On Thursday, they were net buyers to the tune of Rs 3,371 crore. On the day, all the sectors, except IT and consumer durables, ended the session in green. Financials, FMCG and pharma were the top gainers with over one per cent gains in sectoral indices of each of these sectors.
Analysts expect the Nifty50 to top the psychological 20,000-mark soon, provided corporate results are in line with expectations. Infosys, which declared its numbers after market close, reported a 10.9 per cent growth in Q1 profits but trimmed its FY24 revenue guidance to 1-3.5 per cent, from 4-7 per cent, amid an increasingly challenging demand environment. Its depository receipts listed in the US fell sharply after the results announcement.
Shares of ITC rose 2.8 per cent — most among the Sensex and the Nifty50 components — on the buzz around the demerger of its hotel business.
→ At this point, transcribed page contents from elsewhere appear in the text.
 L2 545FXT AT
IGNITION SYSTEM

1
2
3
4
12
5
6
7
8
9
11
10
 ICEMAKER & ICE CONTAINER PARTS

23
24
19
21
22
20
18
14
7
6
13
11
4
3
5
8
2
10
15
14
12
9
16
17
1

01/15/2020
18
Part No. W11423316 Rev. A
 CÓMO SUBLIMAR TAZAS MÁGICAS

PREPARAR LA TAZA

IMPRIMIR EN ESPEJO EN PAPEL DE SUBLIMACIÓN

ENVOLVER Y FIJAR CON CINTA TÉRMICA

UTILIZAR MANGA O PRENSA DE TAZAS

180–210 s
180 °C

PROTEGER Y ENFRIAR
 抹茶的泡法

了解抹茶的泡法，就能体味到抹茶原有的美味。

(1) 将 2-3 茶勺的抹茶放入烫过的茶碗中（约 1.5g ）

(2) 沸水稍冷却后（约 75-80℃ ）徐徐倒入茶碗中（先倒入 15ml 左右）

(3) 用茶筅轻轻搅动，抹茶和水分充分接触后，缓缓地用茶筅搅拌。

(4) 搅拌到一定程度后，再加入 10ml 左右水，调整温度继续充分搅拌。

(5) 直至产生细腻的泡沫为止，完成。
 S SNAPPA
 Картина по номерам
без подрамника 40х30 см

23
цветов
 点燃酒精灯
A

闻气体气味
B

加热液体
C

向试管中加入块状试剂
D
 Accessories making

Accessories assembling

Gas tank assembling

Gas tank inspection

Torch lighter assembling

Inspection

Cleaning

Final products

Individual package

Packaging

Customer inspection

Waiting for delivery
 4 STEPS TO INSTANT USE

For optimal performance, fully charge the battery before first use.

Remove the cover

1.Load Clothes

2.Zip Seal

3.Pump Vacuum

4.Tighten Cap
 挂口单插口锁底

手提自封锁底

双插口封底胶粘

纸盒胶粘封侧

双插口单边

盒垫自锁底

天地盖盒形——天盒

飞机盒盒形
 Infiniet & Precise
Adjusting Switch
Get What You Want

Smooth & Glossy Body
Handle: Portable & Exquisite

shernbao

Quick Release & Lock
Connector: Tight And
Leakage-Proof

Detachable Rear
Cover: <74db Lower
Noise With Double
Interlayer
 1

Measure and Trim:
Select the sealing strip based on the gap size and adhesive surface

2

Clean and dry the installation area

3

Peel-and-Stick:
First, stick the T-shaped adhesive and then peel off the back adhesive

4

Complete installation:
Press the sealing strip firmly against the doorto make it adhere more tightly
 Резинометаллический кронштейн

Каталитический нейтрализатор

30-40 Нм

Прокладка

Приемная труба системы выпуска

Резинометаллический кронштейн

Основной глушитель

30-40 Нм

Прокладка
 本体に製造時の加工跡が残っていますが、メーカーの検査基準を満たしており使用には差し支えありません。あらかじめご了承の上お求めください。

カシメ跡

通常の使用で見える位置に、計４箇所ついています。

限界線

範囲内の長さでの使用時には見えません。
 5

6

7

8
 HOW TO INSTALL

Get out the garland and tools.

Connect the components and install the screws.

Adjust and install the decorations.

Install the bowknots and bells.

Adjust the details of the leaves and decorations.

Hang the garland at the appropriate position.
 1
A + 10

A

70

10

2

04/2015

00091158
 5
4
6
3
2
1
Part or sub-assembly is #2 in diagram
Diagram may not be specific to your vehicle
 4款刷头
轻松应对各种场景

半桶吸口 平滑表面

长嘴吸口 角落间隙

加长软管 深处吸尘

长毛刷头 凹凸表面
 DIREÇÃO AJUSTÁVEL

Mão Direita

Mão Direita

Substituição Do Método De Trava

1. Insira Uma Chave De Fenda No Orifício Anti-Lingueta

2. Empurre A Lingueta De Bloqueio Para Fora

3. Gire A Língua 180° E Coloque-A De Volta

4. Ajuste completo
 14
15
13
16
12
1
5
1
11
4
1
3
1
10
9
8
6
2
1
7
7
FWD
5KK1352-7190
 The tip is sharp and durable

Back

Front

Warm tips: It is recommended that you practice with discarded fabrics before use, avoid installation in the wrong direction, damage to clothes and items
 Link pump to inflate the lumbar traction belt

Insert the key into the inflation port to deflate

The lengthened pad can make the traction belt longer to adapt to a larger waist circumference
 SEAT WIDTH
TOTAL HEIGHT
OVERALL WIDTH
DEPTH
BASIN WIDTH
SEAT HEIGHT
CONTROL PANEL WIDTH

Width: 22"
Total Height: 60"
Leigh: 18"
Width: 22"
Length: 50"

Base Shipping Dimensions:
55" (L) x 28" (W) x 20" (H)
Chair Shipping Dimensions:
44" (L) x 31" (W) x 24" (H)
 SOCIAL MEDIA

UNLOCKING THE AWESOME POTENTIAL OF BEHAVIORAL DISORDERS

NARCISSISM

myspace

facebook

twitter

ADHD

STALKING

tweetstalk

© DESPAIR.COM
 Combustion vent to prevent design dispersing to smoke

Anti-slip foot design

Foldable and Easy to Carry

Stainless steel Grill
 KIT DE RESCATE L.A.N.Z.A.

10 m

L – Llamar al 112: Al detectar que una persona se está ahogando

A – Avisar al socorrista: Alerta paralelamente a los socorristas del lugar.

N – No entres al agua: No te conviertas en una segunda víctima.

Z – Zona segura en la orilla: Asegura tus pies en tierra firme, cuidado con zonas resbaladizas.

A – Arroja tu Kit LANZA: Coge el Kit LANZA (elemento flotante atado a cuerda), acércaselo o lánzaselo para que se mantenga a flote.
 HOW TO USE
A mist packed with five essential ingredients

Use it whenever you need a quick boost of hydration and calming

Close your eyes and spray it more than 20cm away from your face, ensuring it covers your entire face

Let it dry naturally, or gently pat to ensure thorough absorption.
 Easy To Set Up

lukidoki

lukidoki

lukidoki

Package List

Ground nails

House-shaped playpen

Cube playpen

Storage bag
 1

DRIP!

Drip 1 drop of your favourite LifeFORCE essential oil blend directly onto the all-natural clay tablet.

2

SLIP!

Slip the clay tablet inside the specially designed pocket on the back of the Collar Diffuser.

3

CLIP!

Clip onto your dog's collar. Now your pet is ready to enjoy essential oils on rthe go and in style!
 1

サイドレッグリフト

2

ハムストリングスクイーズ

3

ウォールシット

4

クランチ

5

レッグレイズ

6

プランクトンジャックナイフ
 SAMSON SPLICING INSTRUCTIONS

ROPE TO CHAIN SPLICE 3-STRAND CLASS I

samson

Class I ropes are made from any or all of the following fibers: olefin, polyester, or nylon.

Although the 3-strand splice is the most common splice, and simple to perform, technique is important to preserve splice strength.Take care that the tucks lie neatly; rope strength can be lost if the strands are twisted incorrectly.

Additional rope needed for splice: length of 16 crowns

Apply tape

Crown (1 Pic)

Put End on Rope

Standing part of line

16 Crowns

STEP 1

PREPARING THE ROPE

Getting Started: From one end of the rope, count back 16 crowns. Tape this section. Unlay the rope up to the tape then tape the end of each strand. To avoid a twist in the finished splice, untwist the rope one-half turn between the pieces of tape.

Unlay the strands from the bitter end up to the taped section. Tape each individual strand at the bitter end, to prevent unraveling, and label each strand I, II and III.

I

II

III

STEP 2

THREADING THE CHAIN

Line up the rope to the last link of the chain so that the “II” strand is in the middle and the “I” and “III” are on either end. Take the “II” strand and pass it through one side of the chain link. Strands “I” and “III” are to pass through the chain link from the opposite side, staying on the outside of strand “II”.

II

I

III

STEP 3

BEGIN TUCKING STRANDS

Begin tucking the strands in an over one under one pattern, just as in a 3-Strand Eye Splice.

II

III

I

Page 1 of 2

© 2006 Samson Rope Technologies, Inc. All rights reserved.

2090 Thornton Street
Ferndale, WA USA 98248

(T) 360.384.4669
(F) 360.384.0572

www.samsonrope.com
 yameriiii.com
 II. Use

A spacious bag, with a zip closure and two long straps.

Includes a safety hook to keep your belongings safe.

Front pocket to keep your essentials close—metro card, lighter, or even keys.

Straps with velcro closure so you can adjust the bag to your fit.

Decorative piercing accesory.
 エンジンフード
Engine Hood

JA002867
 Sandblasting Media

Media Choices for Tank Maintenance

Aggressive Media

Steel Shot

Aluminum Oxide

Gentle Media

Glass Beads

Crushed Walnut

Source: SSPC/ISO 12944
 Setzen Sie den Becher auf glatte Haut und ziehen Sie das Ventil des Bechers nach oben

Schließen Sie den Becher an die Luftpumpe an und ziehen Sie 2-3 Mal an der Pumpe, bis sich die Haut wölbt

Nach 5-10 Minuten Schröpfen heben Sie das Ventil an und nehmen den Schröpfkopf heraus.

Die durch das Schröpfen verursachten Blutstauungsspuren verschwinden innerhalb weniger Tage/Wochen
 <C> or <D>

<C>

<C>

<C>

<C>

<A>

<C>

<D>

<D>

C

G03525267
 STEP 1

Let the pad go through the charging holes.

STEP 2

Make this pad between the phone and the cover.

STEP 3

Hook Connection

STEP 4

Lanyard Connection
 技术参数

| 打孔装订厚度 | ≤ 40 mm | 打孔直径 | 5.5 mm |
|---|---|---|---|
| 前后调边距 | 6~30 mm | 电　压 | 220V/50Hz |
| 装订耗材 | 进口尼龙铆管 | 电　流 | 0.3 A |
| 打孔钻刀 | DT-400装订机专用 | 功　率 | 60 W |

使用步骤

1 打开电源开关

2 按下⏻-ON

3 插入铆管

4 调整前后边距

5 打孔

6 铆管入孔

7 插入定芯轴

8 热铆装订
ITC’s shares finished at an all-time-high of Rs 492, making it only the seventh Indian company to cross the Rs 6 trillion market capitalisation level.
Kotak Mahindra Bank and ICICI Bank were among the top gainers. On the other hand, Ultra Tech, HCLTech and Bajaj Finserv were the other losers.
Reliance Industries’ first quarter result will be declared on Friday. Its stock rose over a per cent on the back of higher than expected valuations assigned by the market for its financial services spinoff.
“Nifty50 should most likely cross the 20,000 mark on Friday, given the ongoing momentum and clear strength visible in the market. Strong heavy weights results are likely to further influence the market direction in the near term. Investors eagerly await Reliance Q1 results, which will be announced on Friday, and management commentaries on the same — along with further details on Jio Financial Services listing,” said Siddhartha Khemka, head, retail research, Motilal Oswal Financial Services.